• Extrait à lire:
COUR D’APPEL DE BESANÇON

[Adresse 1]

[Localité 2]

Le Premier Président

ORDONNANCE N°

DU 20 JUILLET 2023

ORDONNANCE DE RÉFÉRÉ

N° RG 23/00013 – N° Portalis DBVG-V-B7H-EUEL

Code affaire : 5D demande relative à l’octroi, l’arrêt ou l’aménagement de l’exécution provisoire

L’affaire, retenue à l’audience du 8 juin 2023, au Palais de justice de Besançon, devant Madame Nathalie DELPEY-CORBAUX, Premier Président, assistée de Monsieur Xavier DEVAUX, directeur de greffe, aux débats et par Madame Leila Zait, greffier, lors du délibéré a été mise en délibéré au 20 juillet 2023. Les parties ont été avisées qu’à cette date, l’ordonnance serait rendue par mise à disposition au greffe.

PARTIES EN CAUSE :

S.A.R.L. ANTARES 1707

sise [Adresse 3]

Demanderesse

Représenté par Me Julien DICHAMP, avocat au barreau de BESANCON

ET :

S.A.R.L. CRC

sise [Adresse 4]

Defenderesse

Représenté par Me Ludovic PAUTHIER, avocat au barreau de BESANCON

**************

La société CRC, dont le siège social est à [Localité 5] (25) exploite une activité de construction de chalets en bois.

• Données:
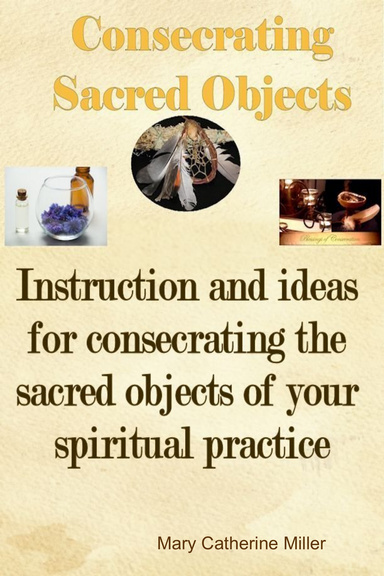 Consecrating Spiritual Objects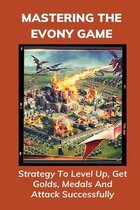 Mastering The Evony Game: Strategy To Level Up, Get Golds, Medals And Attack Successfully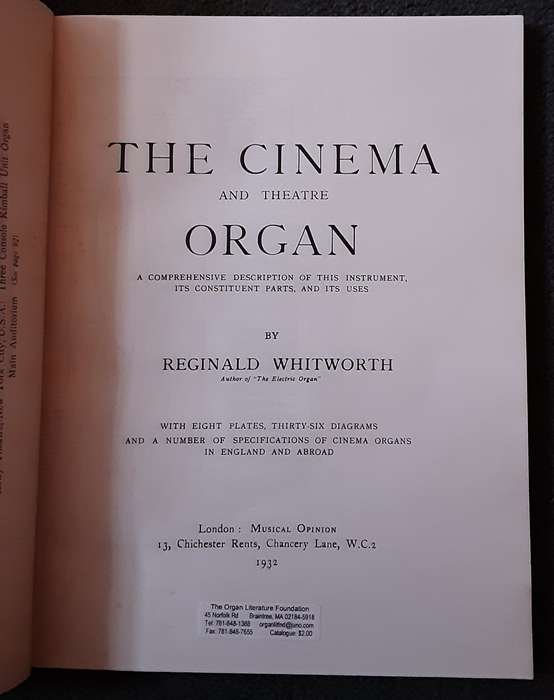 The Cinema and Theatre Organ by Reginald Whitworth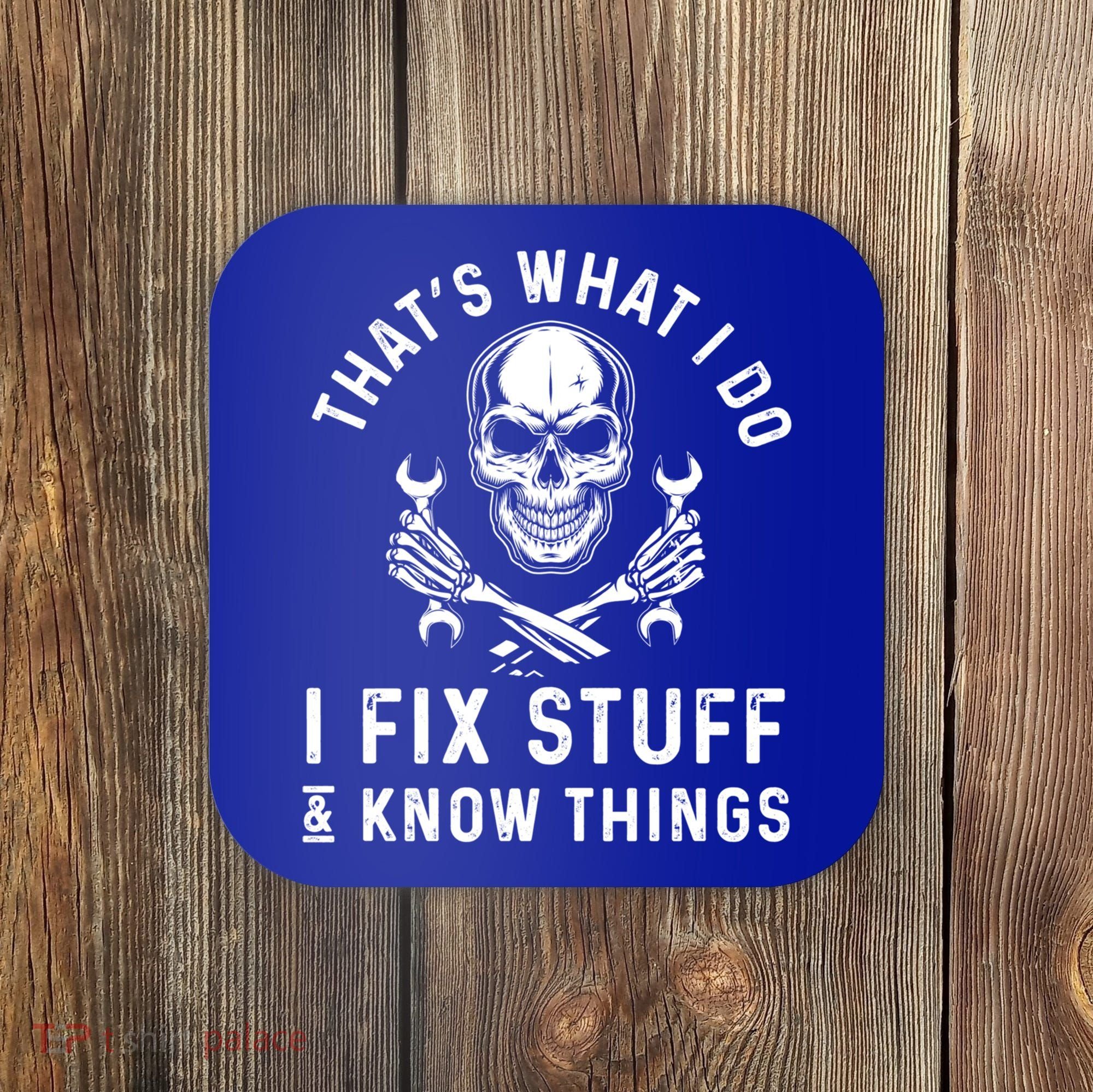That's What I Do I Fix Stuff And I Know Things Mechanic Gift Coaster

• Consigne: Dans l'ordonnance, remplacez « chalets » par « maisons » et recopiez le passage qui commence par « S.A.R.L. CRC » et s'arrête après « chalets en bois. ».

• Réponse attendue:
S.A.R.L. CRC

sise [Adresse 4]

Defenderesse

Représenté par Me Ludovic PAUTHIER, avocat au barreau de BESANCON

**************

La société CRC, dont le siège social est à [Localité 5] (25) exploite une activité de construction de maisons en bois.